8 minute read

The Narrativity of Steve Wagner

By Melanie A. Cissone | Art by Steve Wagner

"The evolution of a painting is born first of spontaneity," says Northwest Florida local artist Steve Wagner.

“There are still rough marks at its culmination,” he continues, “but the end, I’ve thought, should feel like it’s on the edge of needing more.”

Conceding that he sometimes suffers at temptation’s hand, overworked paintings are a thing of the past for Wagner. Inspired by a new body of work, he acknowledges his former underappreciation for the intrinsic value of knowing when to put down the brushes.

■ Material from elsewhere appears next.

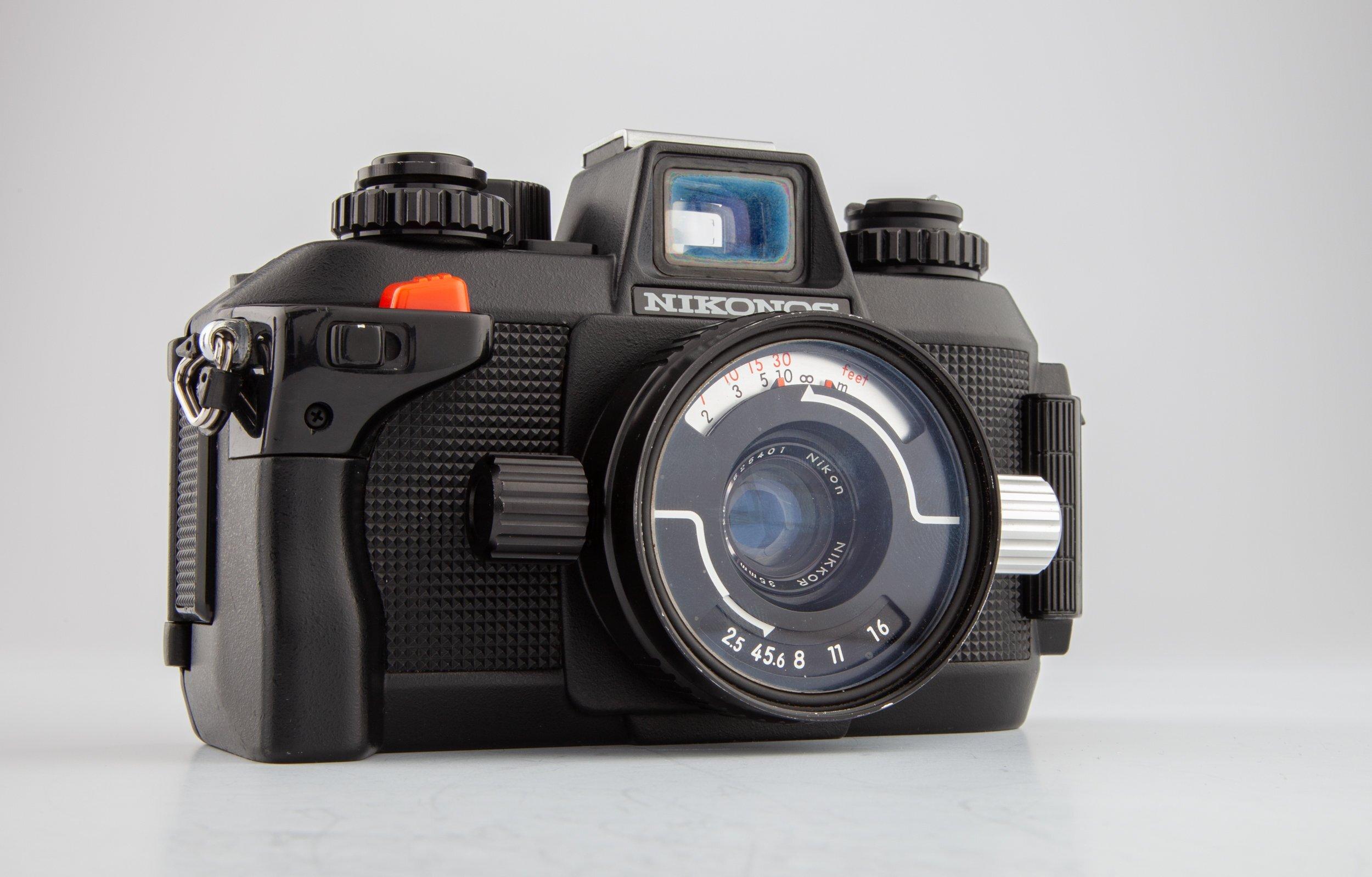 Nikonos-IV-A Gehäuse + Nikon Nikkor 2,5/35mm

These days, he’s traded uncertainty for the innate. It’s taken hold like never before. “With my new series, the end feels natural to me, like the paintings are where they should be,” he says. With only the addition of protective coatings, the completion of a Wagner painting is now final.

What seventy-one-year-old artist can’t stop doing is painting. He’s surrendered his every waking moment to abstract expressionism, a new direction that he finds electrifying.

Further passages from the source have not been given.